Wesley L. Hicks, Jr., D.D.S., M.D. [http://www.roswellpark.org/document_3544_634.html]

Wesley HicksDepartment of Head and Neck Surgery
ENT and Head and Neck Surgery
Roswell Park Cancer Institute
Elm & Carlton Street
Buffalo, NY  14263
Tel: (716) 845-3158


Currently, there is an incomplete understanding of the cellular dynamics associated with reepithelialization after injury, a necessary and critical component to organ integrity. The Hicks group has hypothesized that reepithelialization can be enhanced by selectively releasing cytokines and growth factors from bioengineered constructs. They have been engaged in studies to identify those specific growth factors and cytokines important to enhancing cellular migration and proliferation after injury. To initiate these studies, the Hicks group has developed considerable expertise in primary cell culture models.

In addition this laboratory has undertaken to study the role that the basement membrane plays in the attenuation of injury and the enhancement of reepithelialization.
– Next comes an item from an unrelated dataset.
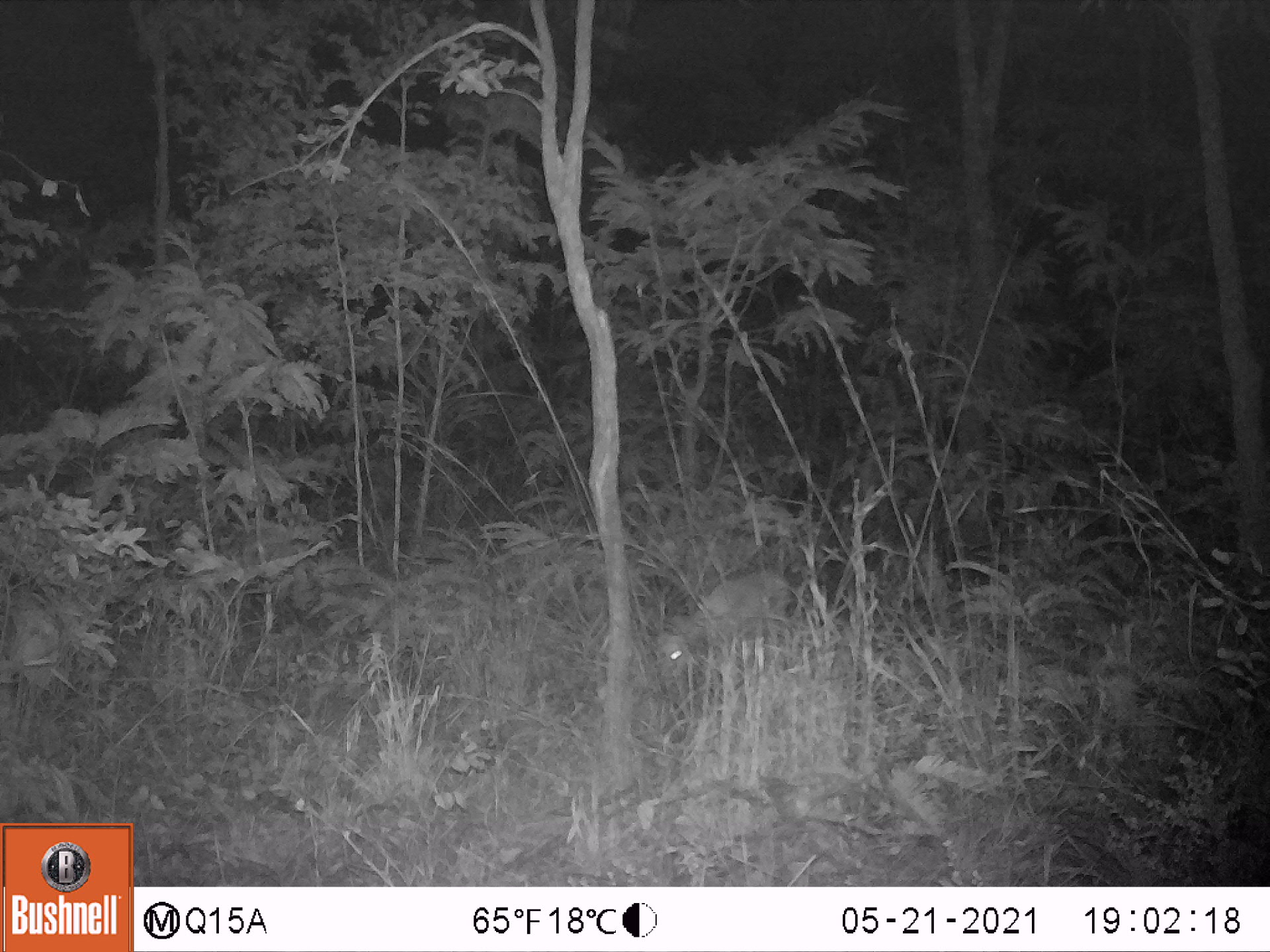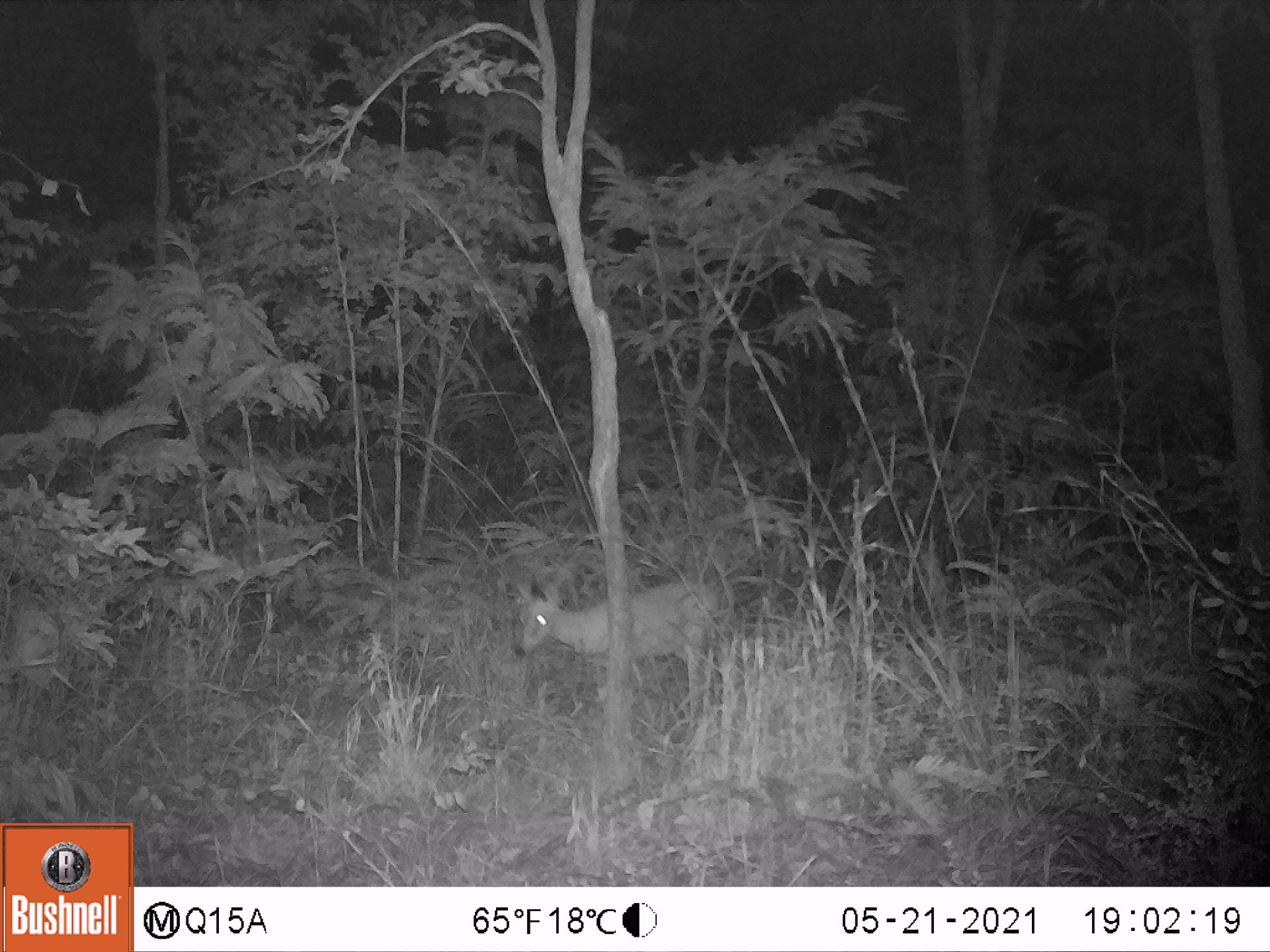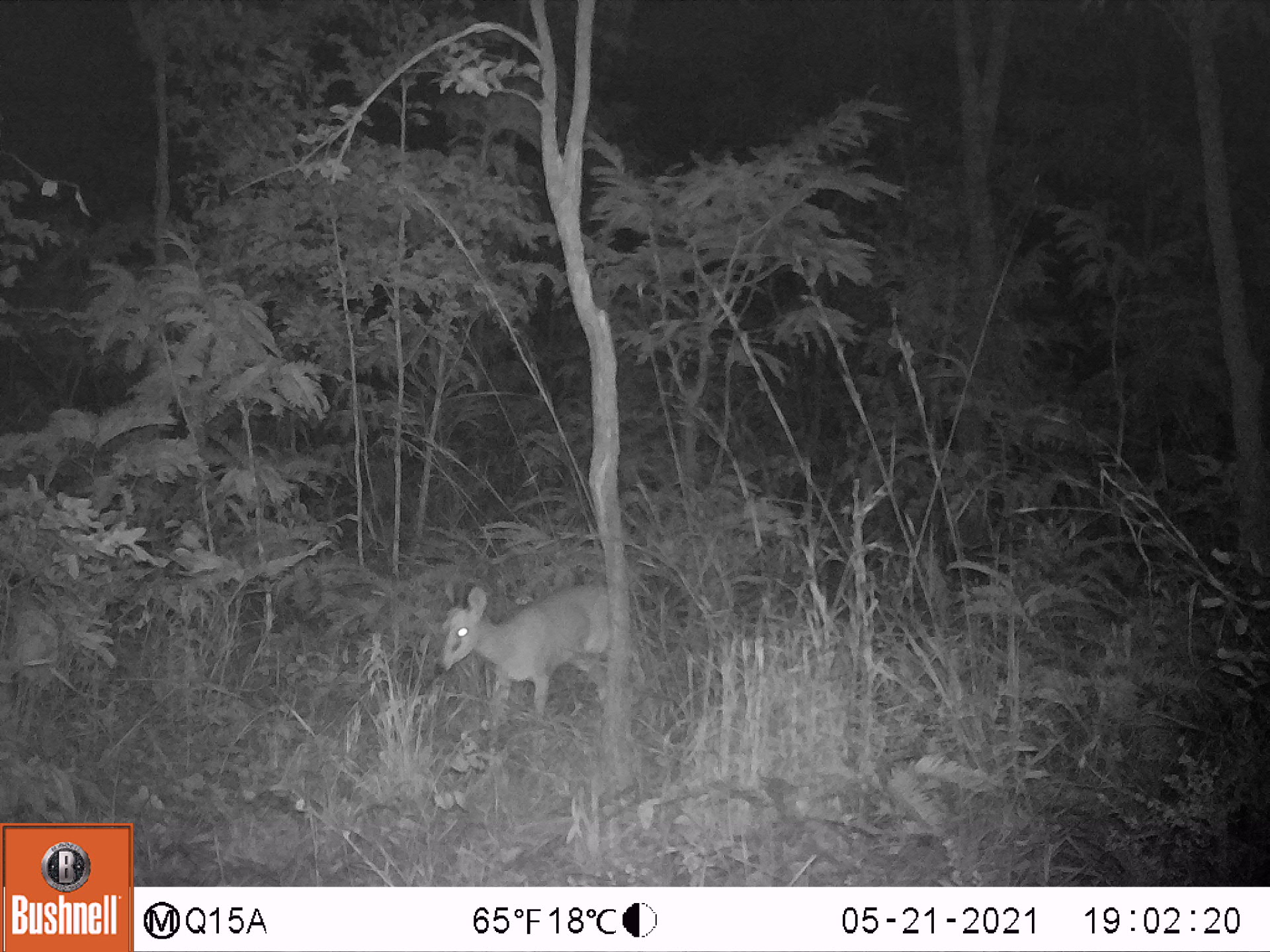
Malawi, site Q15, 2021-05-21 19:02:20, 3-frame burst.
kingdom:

Though their studies are applicable to multiple organ systems, they have chosen respiratory epithelium as a model system because of its functional and physiologic complexity.

Preliminary data from this group indicate that the respiratory epithelial cells initiate an autocrine intra-epithelial repair process in response to injury by expressing proteins that have known mitogenic and motogenic activity. They are presently studying the signaling cascade that initiates the expression of these factors and determining their individual and combined effects on the rate of migration/proliferation. To enhance reepithelialization, cells must first adhere to the surface over which they will then migrate. The integrins are prominent class of heterodimeric cell surface receptors that mediate cell-cell and cell-extracellular matrix interactions. Given this, the Hicks group has undertaken the analysis of integrin expression after injury.